1.         De inhoud van de bestreden beslissing

De Minister heeft klagers verzoek tot overplaatsing naar het huis van bewaring (h.v.b.) van de penitentiaire inrichting (p.i.) Nieuwegein afgewezen.

2.         De feiten

Klager is sinds 10 juli 2019 gedetineerd. Hij verblijft in het h.v.b. van de p.i. Grave.

3.         De standpunten

3.1.      Namens klager is het beroep als volgt toegelicht. Klagers verzoek is afgewezen, omdat in de p.i. Nieuwegein een medeverdachte zou verblijven. De bestreden beslissing is zeer summier gemotiveerd. Er zijn geen stukken overgelegd waaruit zou kunnen blijken dat het onderzoeksbelang in de weg staat aan samenplaatsing van klager en de medeverdachte.

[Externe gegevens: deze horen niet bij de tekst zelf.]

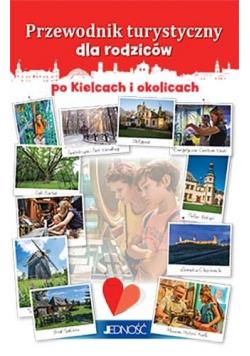 Przewodnik turystyczny dla rodziców po Kielcach...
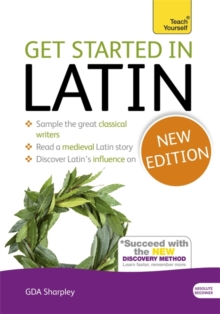 Get Started in Latin Absolute Beginner Course : (Book only) The essential introduction to reading, writing and understanding a new language, Paperback / softback Book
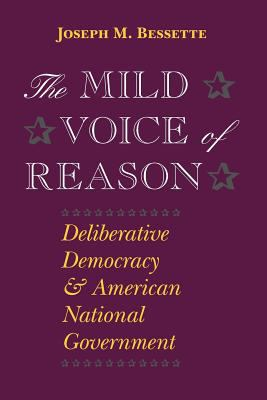 The Mild Voice of Reason: Deliberative Democracy and American National Government 9780226044248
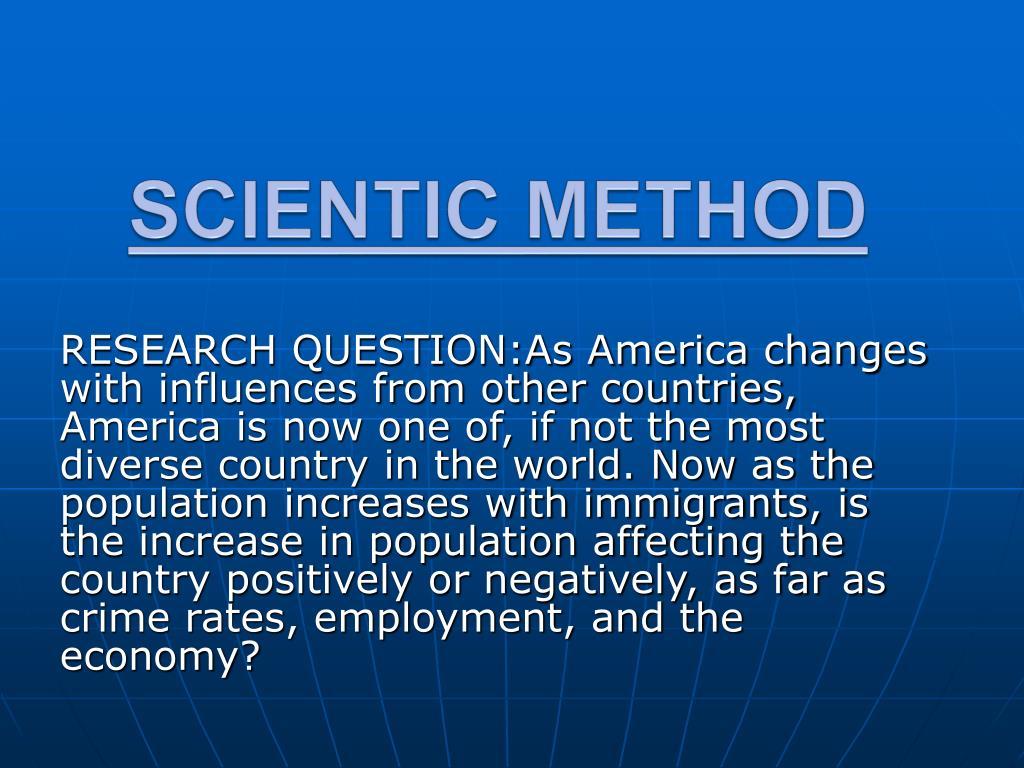 SCIENTIC METHOD
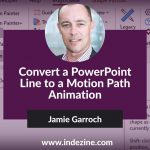 Convert a PowerPoint Line to a Motion Path Animation: Conversation with Jamie Garroch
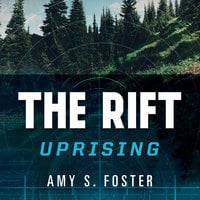 The Rift Uprising - Amy S. Foster
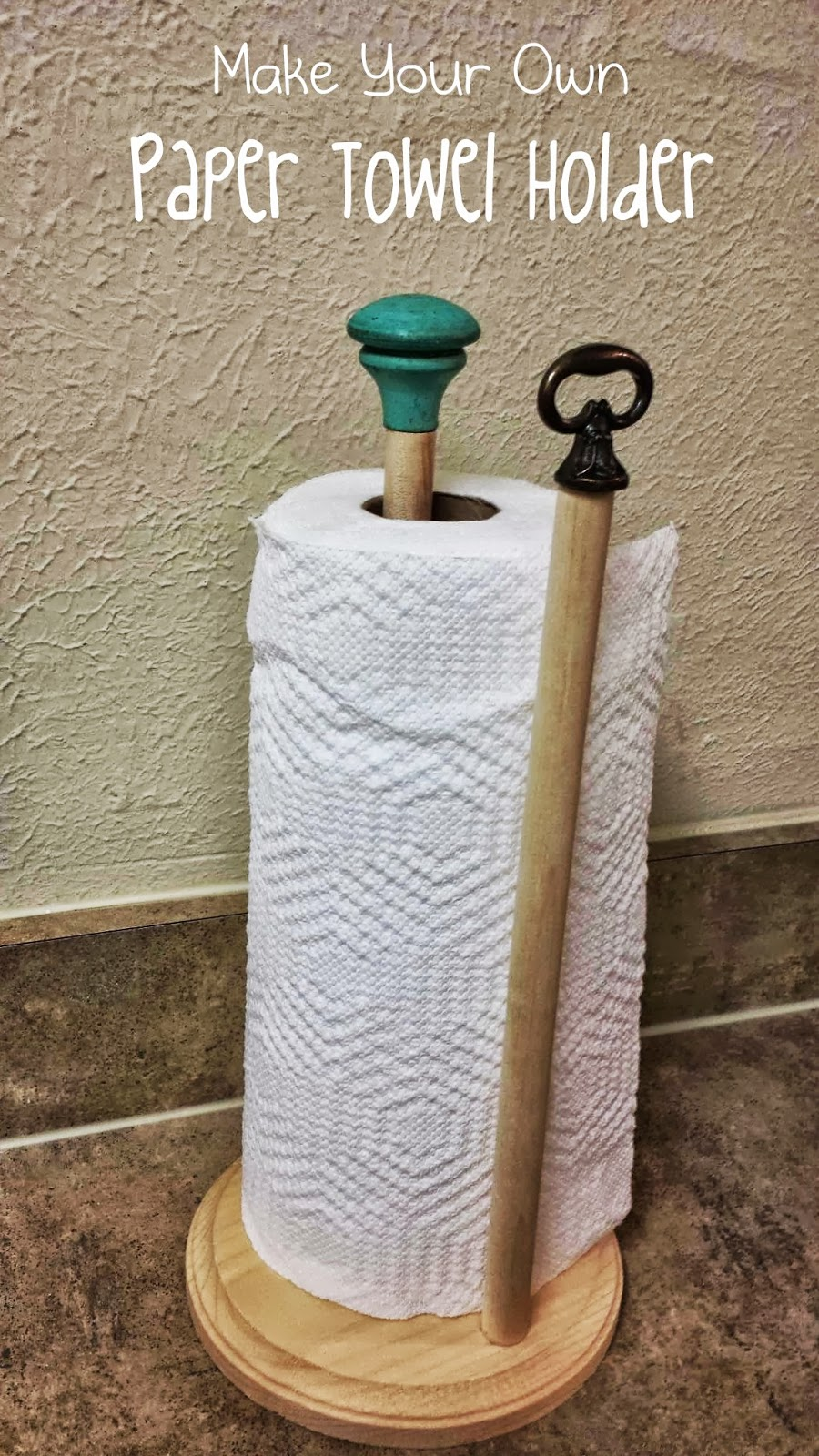 Beyond the Cookie Cutter: DIY Paper Towel Holder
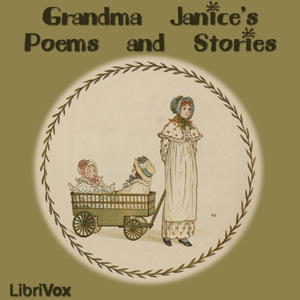 Grandma Janice's Poems and Stories, Various Authors
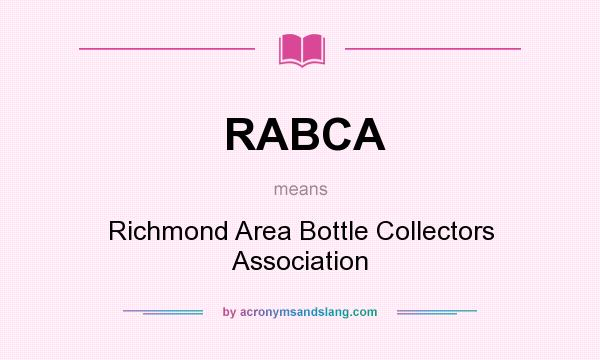What does RABCA mean? It stands for Richmond Area Bottle Collectors Association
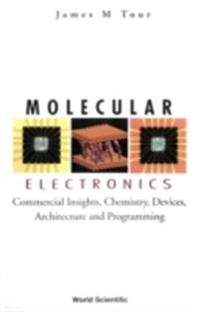 Molecular Electronics: Commercial Insights, Chemistry, Devices, Architecture, And Programming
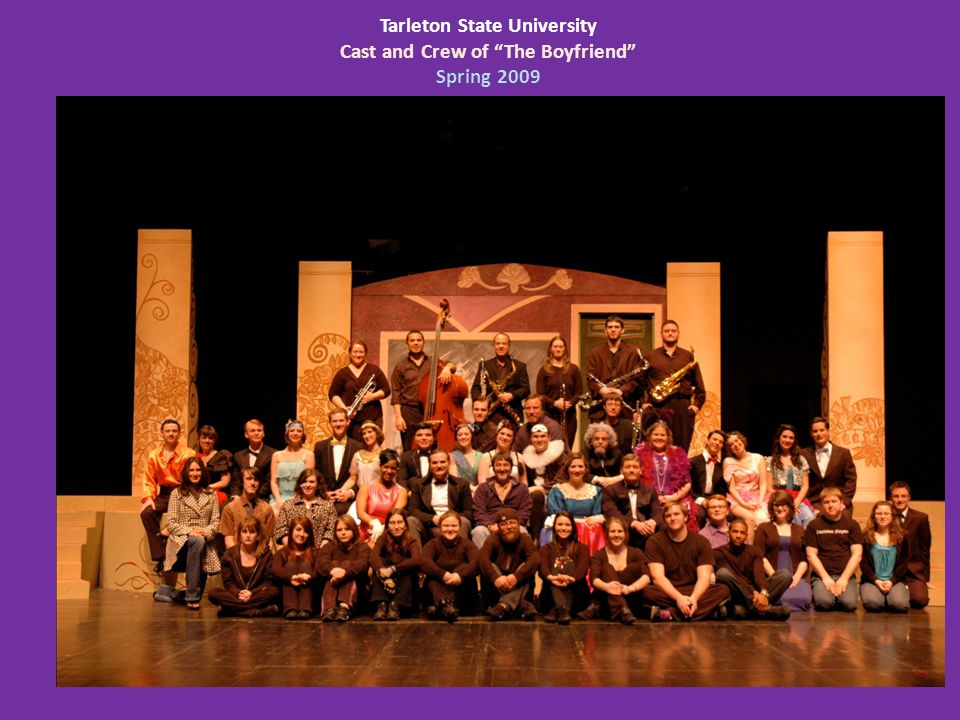 Tarleton State University Cast and Crew of The Boyfriend Spring 2009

Het onderzoek loopt al enige tijd. De Minister heeft klagers persoonlijke belangen niet meegewogen. Hij ontving in de zomervakantie weliswaar bezoek van zijn kinderen en vrouw, maar dat is buiten de vakanties onmogelijk. Ook het bezoek van zijn raadsman wordt door de afwijzing bemoeilijkt

Een gedetineerde moet in beginsel in het arrondissement van vervolging worden geplaatst (in dit geval Midden-Nederland). De reistijd van Utrecht naar Grave is ruim een uur per enkele reis. In veel omvangrijkere zaken worden medeverdachten soms wel samengeplaatst.

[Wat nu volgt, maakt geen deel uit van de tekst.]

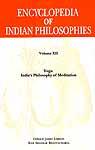 Encyclopedia of Indian Philosophies Volume XII Yoga: India's Philosophy of Meditation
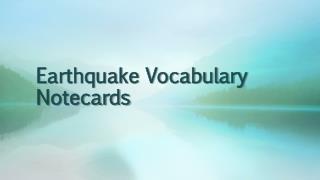 Earthquake Vocabulary Notecards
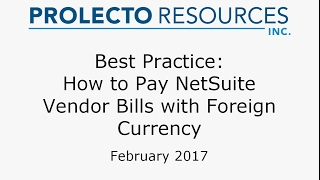 Best Practice: How to Pay NetSuite Vendor Bills with Foreign Currency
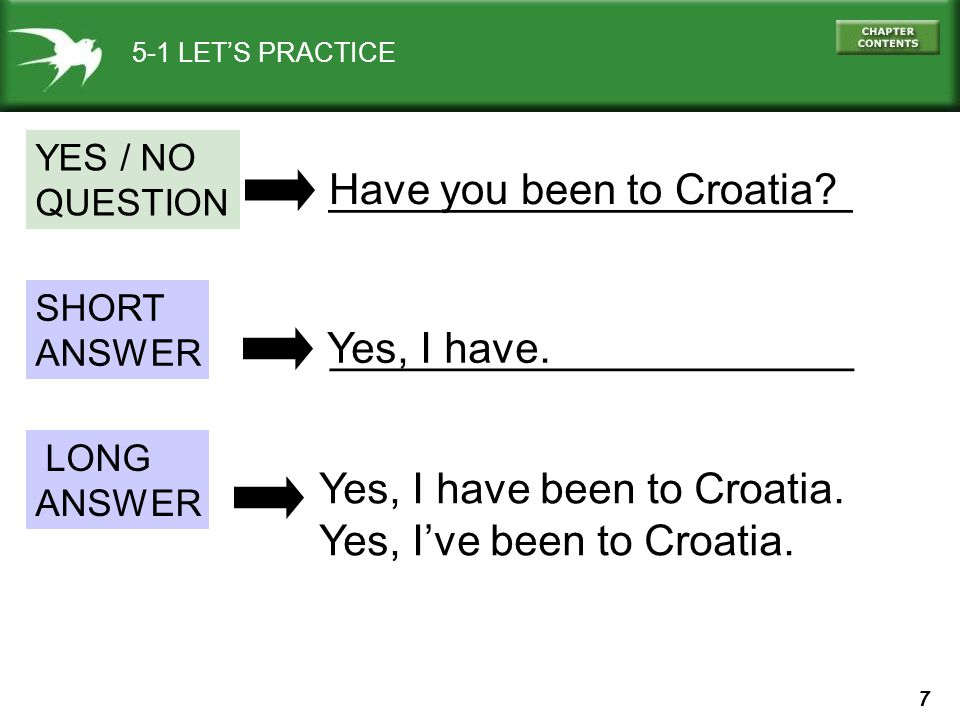 Have you been to Croatia ______________________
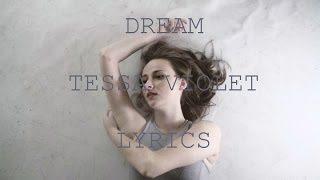 Dream | Tessa Violet | LYRICS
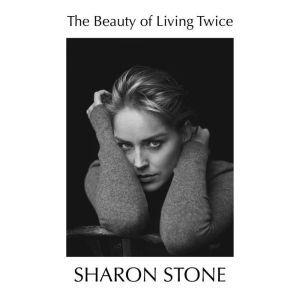 The Beauty of Living Twice, Sharon Stone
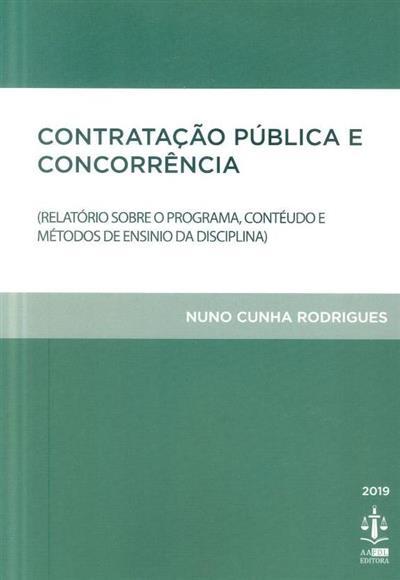Contratação pública e concorrência (Nuno Cunha Rodrigues)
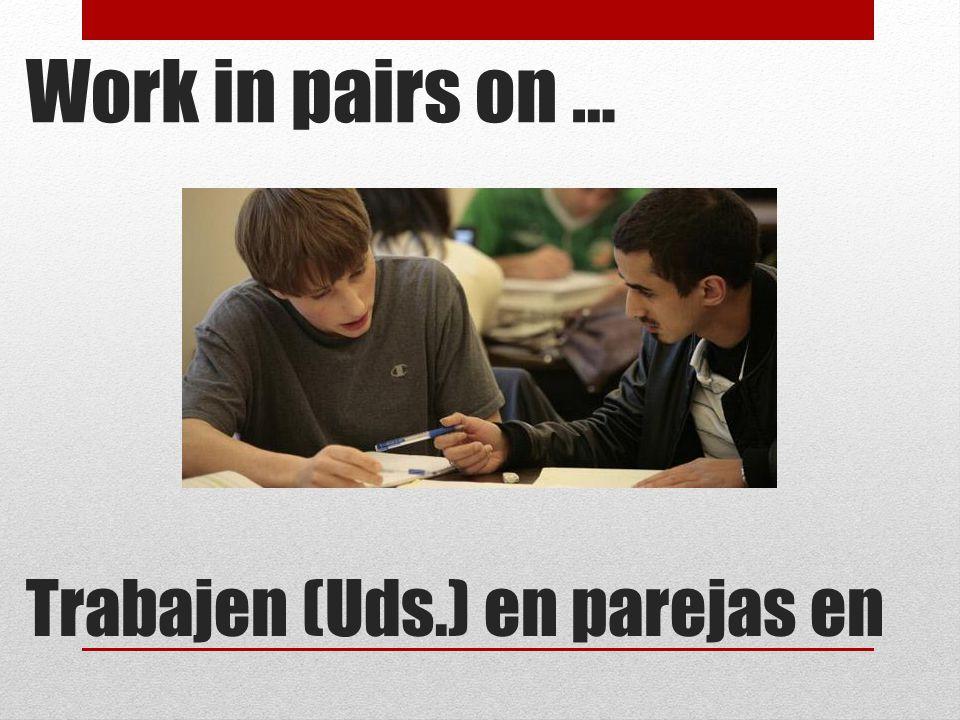 Work in pairs on … Trabajen (Uds.) en parejas en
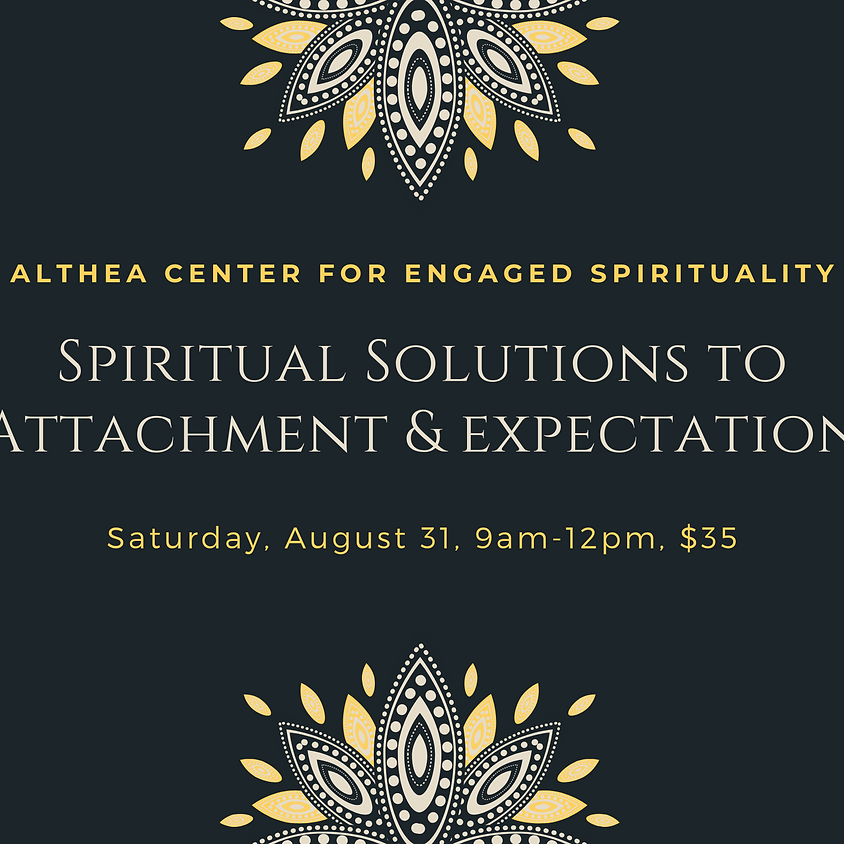 Spiritual Solutions to Attachment & Expectation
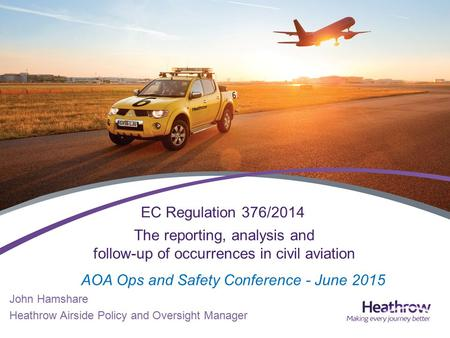 The reporting, analysis and follow-up of occurrences in civil aviation John Hamshare Heathrow Airside Policy and Oversight Manager EC Regulation 376/2014.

3.2.      Namens de Minister is de bestreden beslissing als volgt toegelicht. De p.i. Grave ligt in een arrondissement dat aanpalend is aan het arrondissement van vervolging. Eventuele bezoekproblemen zijn inherent aan het ondergaan van detentie. Het Openbaar Ministerie (OM) is niet akkoord met klagers overplaatsing, omdat er in de p.i. Nieuwegein een medeverdachte verblijft. De advocaat heeft te kennen gegeven het beroep te zullen intrekken, als klager (in plaats van naar de p.i. Nieuwegein) naar de p.i. Lelystad zou worden overgeplaatst. Het verzoek daartoe is doorgestuurd naar de directeur, zodat hij daarover kan adviseren. De uitspraak in klagers strafzaak stond gepland op 18 oktober 2019, waarna hij (in het kader van de selectie voor een gevangenis) zijn voorkeur uit kan spreken voor een inrichting.

In reactie op de toelichting namens de Minister heeft de raadsman laten weten dat de zitting op 4 oktober 2019 een pro-forma zitting betrof en dat er op 18 oktober 2019 geen uitspraak is gedaan.

4.         De beoordeling

4.1.      Klagers verzoek tot overplaatsing naar de p.i. Nieuwegein is afgewezen, omdat het OM daar bezwaar tegen heeft, nu daar een medeverdachte van klager verblijft. Het OM is kennelijk van oordeel dat sprake is van collusiegevaar. Een dergelijk bezwaar van het OM dient in beginsel gerespecteerd te worden, zelfs als dat tot gevolg heeft dat een gedetineerde niet naar het arrondissement van vervolging wordt overgeplaatst.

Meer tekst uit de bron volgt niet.